- Power type: Steam
- Build date: 1856–1857
- Total produced: 36
- Configuration:: ​
- • Whyte: 0-4-6T
- • UIC: B3 n2t
- Gauge: 1,435 mm (4 ft 8+1⁄2 in)
- Driver dia.: 1,753 mm (5 ft 9 in)
- Wheelbase: 8.00 m (26 ft 3 in)
- Length: 11.71 m (38 ft 5 in)
- Adhesive weight: 27.5 t (60,600 lb)
- Loco weight: 47.5 t (105,000 lb)
- Fuel type: Coal
- Firebox:: ​
- • Type: Crampton
- • Grate area: 1.41 m^{2} (15.2 sq ft)
- Boiler pressure: 7.5–8.5 kg/cm^{2} (0.735–0.834 MPa; 107–121 psi)
- Heating surface: 121 m^{2} (1,300 sq ft)
- Cylinders: Two, inside
- Cylinder size: 420 mm × 560 mm (16+9⁄16 in × 22+1⁄16 in)
- Valve gear: Stephenson
- Operators: Chemins de Fer du Nord
- Numbers: Nord (1845): 401 – 436; Nord (1872): 2.401 – 2.436;

= Nord 401 to 436 =

Nord 401 to 436, renumbered to Nord 2.401 to 2.436 in 1872, were 0-4-6T Engerth locomotives for mixed traffic of the Chemins de Fer du Nord.
The machines were built in 1856–1857 and retired from service in the early 1900s.

==Construction history==

The machines were built by Maschinenfabrik Esslingen (Emil Kessler), Charbonnier et Cie. (successors to the business of François Cavé), and Nord works at La Chapelle in 1856–1857.
The locomotives were 0-4-6T Engerth locomotives for mixed traffic.
The Stephenson valve gear and the cylinders were on the inside of the locomotive frame.
The tender contained 4.5–5.5 m3 of water and 1500–1600 kg of coal.

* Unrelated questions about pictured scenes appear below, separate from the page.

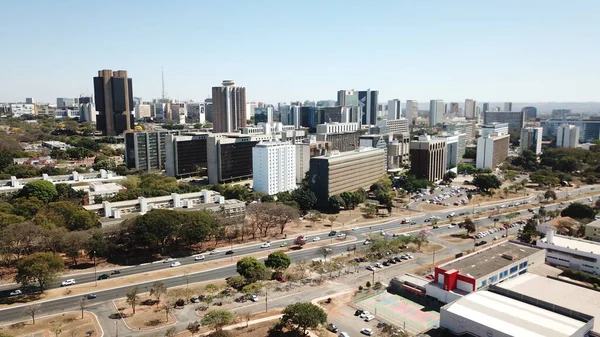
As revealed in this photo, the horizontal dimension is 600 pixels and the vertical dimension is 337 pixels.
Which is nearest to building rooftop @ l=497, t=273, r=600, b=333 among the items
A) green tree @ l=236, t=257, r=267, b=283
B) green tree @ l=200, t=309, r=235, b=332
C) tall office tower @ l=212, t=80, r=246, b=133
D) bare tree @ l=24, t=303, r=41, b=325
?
green tree @ l=236, t=257, r=267, b=283

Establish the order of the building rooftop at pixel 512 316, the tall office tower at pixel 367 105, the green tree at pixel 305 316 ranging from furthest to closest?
the tall office tower at pixel 367 105 < the green tree at pixel 305 316 < the building rooftop at pixel 512 316

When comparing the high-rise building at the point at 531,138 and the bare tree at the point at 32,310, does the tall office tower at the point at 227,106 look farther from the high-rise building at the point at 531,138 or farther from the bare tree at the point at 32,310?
the bare tree at the point at 32,310

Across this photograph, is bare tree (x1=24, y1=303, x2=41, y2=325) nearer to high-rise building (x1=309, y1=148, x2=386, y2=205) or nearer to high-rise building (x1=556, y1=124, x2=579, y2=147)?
high-rise building (x1=309, y1=148, x2=386, y2=205)

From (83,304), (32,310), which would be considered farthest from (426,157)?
(32,310)

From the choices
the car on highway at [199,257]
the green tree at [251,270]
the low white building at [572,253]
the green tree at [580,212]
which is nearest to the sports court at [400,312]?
the green tree at [251,270]

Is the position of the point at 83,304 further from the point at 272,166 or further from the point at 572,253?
the point at 572,253

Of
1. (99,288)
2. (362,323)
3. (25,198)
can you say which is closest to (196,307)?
(99,288)

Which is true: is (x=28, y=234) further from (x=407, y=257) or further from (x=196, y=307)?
(x=407, y=257)
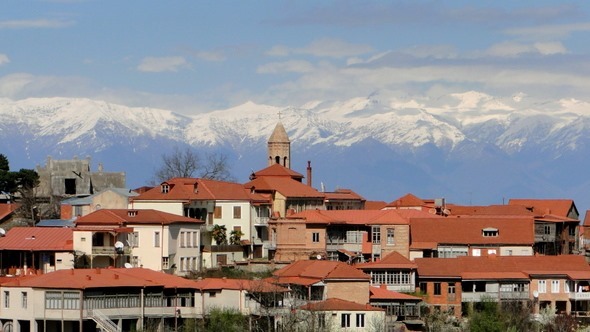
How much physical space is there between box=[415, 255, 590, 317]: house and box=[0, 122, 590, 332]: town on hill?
9 centimetres

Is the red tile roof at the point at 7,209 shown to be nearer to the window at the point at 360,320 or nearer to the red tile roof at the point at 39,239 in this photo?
the red tile roof at the point at 39,239

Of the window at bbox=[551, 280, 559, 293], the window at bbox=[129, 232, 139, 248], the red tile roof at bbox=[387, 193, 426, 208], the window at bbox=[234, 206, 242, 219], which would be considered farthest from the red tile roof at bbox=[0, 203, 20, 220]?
the window at bbox=[551, 280, 559, 293]

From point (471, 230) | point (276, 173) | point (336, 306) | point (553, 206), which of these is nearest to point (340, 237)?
point (471, 230)

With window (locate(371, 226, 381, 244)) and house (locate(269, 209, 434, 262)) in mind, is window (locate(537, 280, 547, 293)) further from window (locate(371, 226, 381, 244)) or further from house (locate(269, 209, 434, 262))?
window (locate(371, 226, 381, 244))

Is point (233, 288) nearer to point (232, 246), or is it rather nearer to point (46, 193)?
point (232, 246)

Twelve machines were rebuilt as 0-4-2 tender locomotives between 1873 and 1878 at Nord (La Chapelle).

Table of locomotives.
| Year | Quantity | Manufacturer | Serial numbers | Nord numbers (pre-1872) | Nord numbers (post-1872 |
|---|---|---|---|---|---|
| 1855 | 6 | Maschinenfabrik Esslingen | 283–288 | 401–406 | 2.401–2.406 |
| 1855 | 9 | Charbonnier et Cie. | 111–119 | 407–415 | 2.407–2.415 |
| 1856 | 11 | Charbonnier et Cie. | 120–130 | 416–426 | 2.416–2.426 |
| 1857 | 10 | Nord (La Chapelle) | — | 427–436 | 2.427–2.436 |

==Service history==
The machines were used for mixed service on many of the main and secondary lines of the Nord network.
In 1904 there were still 15 machines remaining in service, Nord 2.401, 2.406, 2.408, 2.409, 2.410, 2.411, 2.412, 2.413, 2.415, 2.418, 2.425, 2.426, 2.430, 2.433, and 2.434.